* **Verilen metin**
- - - -

Geçtiğimiz cuma günü Yıldız Teknik Üniversitesi Sosyoloji Profesörü Süleyman Doğan tarafından, Şişli Teşvikiye’de, Uluslararası Mevlana Vakfı’nda verilen mikro ölçekte seminere iştirak edecektik. Öncesinde, seminer alanı olan vakıf ofisinin hemen arka sokağında olan City’s Nişantaşı’na gittim. Maksadım bir şeyler yemek idi. Ancak, kahve mekanları haricinde bir şey bulamayınca en üst katta yer alan D&R’den birisi Keskin Kolor yeni haftalık yeni yıl ajandası, diğeri Wonka defter alıp 260 lira vererek çıktım. Defter fiyatları, eskiye göre biraz pahalanmış olsa da halen çok ucube, ve yetişilemeyecek düzeyde sayılmazdı bu rakamlar. Daha sonra, iki defterle çıkarak Mevlana Vakfı’nın bulunduğu binaya intikal ettim.

- - - -

* **Saklanan kayıtlar**

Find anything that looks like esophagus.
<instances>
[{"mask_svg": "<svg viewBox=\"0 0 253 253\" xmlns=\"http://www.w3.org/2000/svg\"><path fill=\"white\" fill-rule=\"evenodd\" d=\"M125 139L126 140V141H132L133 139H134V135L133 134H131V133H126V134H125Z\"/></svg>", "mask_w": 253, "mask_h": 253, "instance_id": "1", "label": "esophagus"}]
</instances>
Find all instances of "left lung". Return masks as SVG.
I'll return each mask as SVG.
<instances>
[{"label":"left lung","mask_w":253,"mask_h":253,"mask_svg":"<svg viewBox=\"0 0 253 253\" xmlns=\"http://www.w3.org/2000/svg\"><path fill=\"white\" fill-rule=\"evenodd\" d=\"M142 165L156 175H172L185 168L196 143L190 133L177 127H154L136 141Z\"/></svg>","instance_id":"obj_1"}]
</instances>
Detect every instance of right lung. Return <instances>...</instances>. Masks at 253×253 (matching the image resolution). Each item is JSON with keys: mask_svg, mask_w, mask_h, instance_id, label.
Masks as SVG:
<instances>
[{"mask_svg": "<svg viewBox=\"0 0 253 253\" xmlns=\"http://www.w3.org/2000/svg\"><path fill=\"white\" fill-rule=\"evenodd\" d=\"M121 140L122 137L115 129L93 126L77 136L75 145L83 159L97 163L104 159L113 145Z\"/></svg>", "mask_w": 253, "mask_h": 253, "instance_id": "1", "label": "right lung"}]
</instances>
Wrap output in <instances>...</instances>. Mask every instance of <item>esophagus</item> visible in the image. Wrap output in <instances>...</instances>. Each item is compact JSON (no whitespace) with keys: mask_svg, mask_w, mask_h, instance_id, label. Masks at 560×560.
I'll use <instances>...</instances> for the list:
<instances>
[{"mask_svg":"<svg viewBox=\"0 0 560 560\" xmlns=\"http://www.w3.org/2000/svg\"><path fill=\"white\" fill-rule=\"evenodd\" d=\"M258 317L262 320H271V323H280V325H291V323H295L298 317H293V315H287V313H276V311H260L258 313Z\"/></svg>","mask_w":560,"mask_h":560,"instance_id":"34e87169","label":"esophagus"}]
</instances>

- - - -

* **Görev**
Seminer öncesini anlatan metne göre anlatıcının uğradığı yerleri, gidiş sırasıyla listeleyin. Bu iş için kayıtlara başvurmak gerekmez.

* **Görev çıktısı**
1. City's Nişantaşı
2. City's Nişantaşı'nın en üst katındaki D&R
3. Mevlana Vakfı'nın bulunduğu bina